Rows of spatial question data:
━━━
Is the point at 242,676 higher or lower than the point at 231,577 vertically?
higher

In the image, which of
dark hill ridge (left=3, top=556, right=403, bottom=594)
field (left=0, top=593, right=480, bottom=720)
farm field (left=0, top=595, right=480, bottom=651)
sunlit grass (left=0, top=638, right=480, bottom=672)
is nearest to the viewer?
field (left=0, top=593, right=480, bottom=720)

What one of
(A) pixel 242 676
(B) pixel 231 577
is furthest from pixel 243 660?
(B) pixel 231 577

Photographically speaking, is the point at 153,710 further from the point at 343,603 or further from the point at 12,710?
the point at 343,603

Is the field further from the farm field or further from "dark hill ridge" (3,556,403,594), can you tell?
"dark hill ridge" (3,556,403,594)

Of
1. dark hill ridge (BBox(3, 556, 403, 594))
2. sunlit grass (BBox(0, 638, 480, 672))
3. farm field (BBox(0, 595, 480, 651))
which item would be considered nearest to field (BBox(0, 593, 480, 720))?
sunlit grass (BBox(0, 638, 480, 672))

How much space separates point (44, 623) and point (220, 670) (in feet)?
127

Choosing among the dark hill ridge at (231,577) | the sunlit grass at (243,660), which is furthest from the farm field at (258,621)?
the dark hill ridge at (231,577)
━━━
- [PROMPT]: Write out every one of the records above word for word.

- [SOLUTION]:
Is the point at 242,676 higher or lower than the point at 231,577 vertically?
higher

In the image, which of
dark hill ridge (left=3, top=556, right=403, bottom=594)
field (left=0, top=593, right=480, bottom=720)
farm field (left=0, top=595, right=480, bottom=651)
sunlit grass (left=0, top=638, right=480, bottom=672)
is nearest to the viewer?
field (left=0, top=593, right=480, bottom=720)

What one of
(A) pixel 242 676
(B) pixel 231 577
is furthest from pixel 243 660?
(B) pixel 231 577

Photographically speaking, is the point at 153,710 further from the point at 343,603 or further from the point at 12,710?
the point at 343,603

Is the field further from the farm field or further from "dark hill ridge" (3,556,403,594), can you tell?
"dark hill ridge" (3,556,403,594)

Of
1. dark hill ridge (BBox(3, 556, 403, 594))
2. sunlit grass (BBox(0, 638, 480, 672))
3. farm field (BBox(0, 595, 480, 651))
which item would be considered nearest to field (BBox(0, 593, 480, 720))?
sunlit grass (BBox(0, 638, 480, 672))

How much space separates point (44, 623) and point (220, 670) (in feet)?
127

Choosing among the dark hill ridge at (231,577) | the sunlit grass at (243,660), which is furthest from the farm field at (258,621)?
the dark hill ridge at (231,577)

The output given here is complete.